Objective –
Recast the part of the listing that opens with the line containing "In the photograph" and closes with the line containing "Answer: the shadow" as a JSON list of strings, one string per line. Leave out blank lines and pictures.

Stored records
○ ○ ○

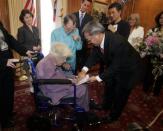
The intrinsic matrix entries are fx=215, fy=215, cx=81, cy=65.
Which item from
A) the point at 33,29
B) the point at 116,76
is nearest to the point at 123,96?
the point at 116,76

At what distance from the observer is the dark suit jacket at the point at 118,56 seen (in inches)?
99.7

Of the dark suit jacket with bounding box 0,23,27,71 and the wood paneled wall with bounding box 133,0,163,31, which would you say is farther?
the wood paneled wall with bounding box 133,0,163,31

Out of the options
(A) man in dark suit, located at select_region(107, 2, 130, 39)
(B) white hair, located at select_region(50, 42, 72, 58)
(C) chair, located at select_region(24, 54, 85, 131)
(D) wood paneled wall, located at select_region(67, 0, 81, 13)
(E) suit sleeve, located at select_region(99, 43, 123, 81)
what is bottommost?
(C) chair, located at select_region(24, 54, 85, 131)

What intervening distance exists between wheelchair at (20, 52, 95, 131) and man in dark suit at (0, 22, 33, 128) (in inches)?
8.5

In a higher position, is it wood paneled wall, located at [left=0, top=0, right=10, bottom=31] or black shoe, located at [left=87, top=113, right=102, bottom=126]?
wood paneled wall, located at [left=0, top=0, right=10, bottom=31]

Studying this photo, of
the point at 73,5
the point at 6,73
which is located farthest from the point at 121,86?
the point at 73,5

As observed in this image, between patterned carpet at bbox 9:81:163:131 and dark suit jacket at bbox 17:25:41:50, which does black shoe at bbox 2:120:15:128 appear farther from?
dark suit jacket at bbox 17:25:41:50

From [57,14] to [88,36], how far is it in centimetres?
245

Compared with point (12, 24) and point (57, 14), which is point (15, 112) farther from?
point (57, 14)

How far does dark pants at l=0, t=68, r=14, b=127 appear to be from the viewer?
102 inches

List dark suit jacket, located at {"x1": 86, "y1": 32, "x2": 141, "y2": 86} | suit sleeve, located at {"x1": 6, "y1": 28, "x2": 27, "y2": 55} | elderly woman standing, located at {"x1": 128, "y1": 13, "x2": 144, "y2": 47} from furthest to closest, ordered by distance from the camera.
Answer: elderly woman standing, located at {"x1": 128, "y1": 13, "x2": 144, "y2": 47}
suit sleeve, located at {"x1": 6, "y1": 28, "x2": 27, "y2": 55}
dark suit jacket, located at {"x1": 86, "y1": 32, "x2": 141, "y2": 86}

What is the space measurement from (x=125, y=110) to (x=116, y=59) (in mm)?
1220

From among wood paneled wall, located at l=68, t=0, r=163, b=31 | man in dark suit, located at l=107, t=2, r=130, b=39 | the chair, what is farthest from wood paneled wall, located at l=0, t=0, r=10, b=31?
wood paneled wall, located at l=68, t=0, r=163, b=31

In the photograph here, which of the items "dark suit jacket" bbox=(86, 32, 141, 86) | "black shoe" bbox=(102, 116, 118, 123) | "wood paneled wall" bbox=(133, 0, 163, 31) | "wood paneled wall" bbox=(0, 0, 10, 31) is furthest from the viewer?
"wood paneled wall" bbox=(133, 0, 163, 31)
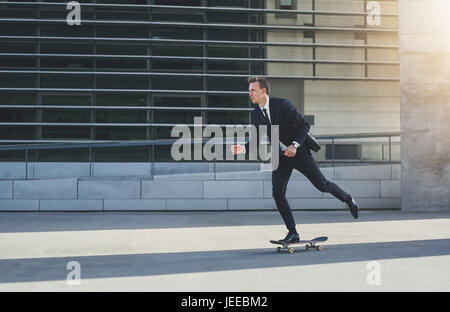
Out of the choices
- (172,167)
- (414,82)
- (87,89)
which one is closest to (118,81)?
(87,89)

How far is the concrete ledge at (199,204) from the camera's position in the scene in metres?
13.6

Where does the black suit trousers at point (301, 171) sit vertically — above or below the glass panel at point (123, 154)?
below

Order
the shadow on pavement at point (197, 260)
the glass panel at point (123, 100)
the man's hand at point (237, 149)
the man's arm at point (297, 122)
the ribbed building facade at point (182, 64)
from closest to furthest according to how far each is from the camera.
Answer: the shadow on pavement at point (197, 260) < the man's hand at point (237, 149) < the man's arm at point (297, 122) < the ribbed building facade at point (182, 64) < the glass panel at point (123, 100)

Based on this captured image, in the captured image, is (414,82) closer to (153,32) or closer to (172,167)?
(172,167)

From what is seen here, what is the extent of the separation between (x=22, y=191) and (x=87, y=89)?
4.21 m

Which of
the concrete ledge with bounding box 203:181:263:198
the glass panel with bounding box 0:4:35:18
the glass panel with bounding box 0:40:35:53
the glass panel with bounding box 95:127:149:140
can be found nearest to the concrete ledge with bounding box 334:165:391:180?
the concrete ledge with bounding box 203:181:263:198

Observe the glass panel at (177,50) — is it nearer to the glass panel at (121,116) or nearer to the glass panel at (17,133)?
the glass panel at (121,116)

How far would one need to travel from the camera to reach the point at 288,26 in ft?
57.3

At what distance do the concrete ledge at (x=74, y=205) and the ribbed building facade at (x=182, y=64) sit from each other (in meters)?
3.57

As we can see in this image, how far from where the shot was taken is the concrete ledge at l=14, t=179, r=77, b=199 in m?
13.4

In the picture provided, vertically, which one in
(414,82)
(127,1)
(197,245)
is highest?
(127,1)

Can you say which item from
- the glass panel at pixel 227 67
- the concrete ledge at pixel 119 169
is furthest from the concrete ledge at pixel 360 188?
the glass panel at pixel 227 67

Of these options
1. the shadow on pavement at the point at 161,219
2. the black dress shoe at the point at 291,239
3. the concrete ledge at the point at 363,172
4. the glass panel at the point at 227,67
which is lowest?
the shadow on pavement at the point at 161,219

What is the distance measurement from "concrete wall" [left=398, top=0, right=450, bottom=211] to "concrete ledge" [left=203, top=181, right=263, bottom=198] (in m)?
2.97
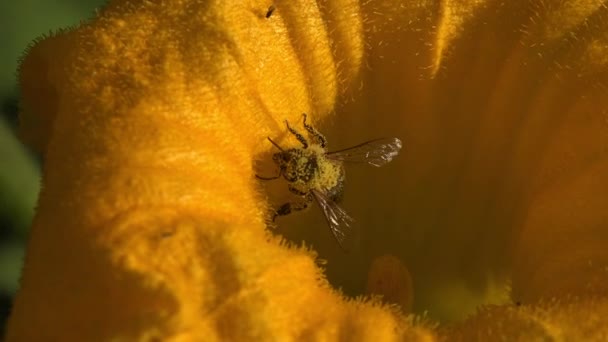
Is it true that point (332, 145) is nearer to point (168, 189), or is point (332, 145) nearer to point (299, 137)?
point (299, 137)

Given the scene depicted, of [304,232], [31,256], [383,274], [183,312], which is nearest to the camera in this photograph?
[183,312]

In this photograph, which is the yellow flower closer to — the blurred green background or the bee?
the bee

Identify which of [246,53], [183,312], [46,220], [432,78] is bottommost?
[183,312]

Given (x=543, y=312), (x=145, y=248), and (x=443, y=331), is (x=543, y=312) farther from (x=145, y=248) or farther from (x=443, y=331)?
(x=145, y=248)

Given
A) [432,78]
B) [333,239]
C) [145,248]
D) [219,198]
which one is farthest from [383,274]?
[145,248]

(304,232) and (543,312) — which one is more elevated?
(304,232)

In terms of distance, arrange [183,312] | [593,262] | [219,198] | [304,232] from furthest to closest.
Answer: [304,232] → [593,262] → [219,198] → [183,312]

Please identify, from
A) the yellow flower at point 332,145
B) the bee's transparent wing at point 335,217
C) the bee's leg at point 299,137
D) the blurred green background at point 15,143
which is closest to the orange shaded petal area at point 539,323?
the yellow flower at point 332,145
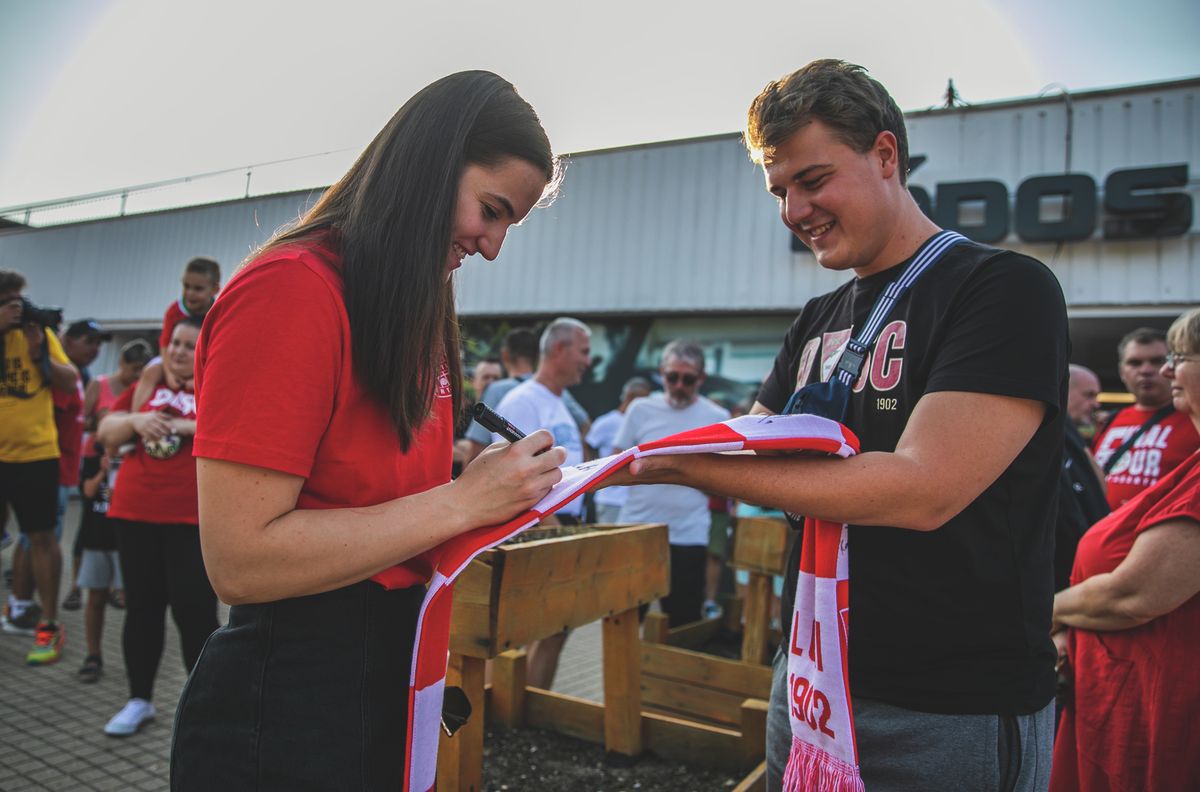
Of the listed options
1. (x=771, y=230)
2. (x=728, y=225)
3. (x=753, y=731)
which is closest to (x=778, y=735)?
(x=753, y=731)

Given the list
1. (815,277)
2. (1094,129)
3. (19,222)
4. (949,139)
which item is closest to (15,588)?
(815,277)

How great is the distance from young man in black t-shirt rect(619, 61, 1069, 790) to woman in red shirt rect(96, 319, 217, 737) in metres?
3.12

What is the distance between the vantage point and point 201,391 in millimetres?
1201

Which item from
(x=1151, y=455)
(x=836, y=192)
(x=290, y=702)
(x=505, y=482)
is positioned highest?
(x=836, y=192)

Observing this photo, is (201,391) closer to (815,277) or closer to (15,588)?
(15,588)

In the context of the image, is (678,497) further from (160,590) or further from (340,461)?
(340,461)

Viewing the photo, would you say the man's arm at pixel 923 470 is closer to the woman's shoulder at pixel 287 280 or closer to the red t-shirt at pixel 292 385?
the red t-shirt at pixel 292 385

○ ○ ○

Written solution –
[
  "In the photograph here, which of the items \"dark suit jacket\" bbox=(86, 32, 141, 86) | \"black shoe\" bbox=(102, 116, 118, 123) | \"wood paneled wall\" bbox=(133, 0, 163, 31) | \"wood paneled wall\" bbox=(0, 0, 10, 31) is furthest from the viewer?",
  "\"wood paneled wall\" bbox=(133, 0, 163, 31)",
  "Out of the choices",
  "- (172,167)",
  "- (414,82)",
  "- (87,89)",
  "which one is closest to (118,81)?",
  "(87,89)",
  "How far is the concrete ledge at (199,204) from the camera's position in the scene in metres?",
  "13.6",
  "Where does the black suit trousers at point (301, 171) sit vertically — above or below the glass panel at point (123, 154)?",
  "below",
  "Order",
  "the shadow on pavement at point (197, 260)",
  "the glass panel at point (123, 100)",
  "the man's hand at point (237, 149)",
  "the man's arm at point (297, 122)",
  "the ribbed building facade at point (182, 64)",
  "from closest to furthest according to how far each is from the camera.",
  "Answer: the shadow on pavement at point (197, 260) < the man's hand at point (237, 149) < the man's arm at point (297, 122) < the ribbed building facade at point (182, 64) < the glass panel at point (123, 100)"
]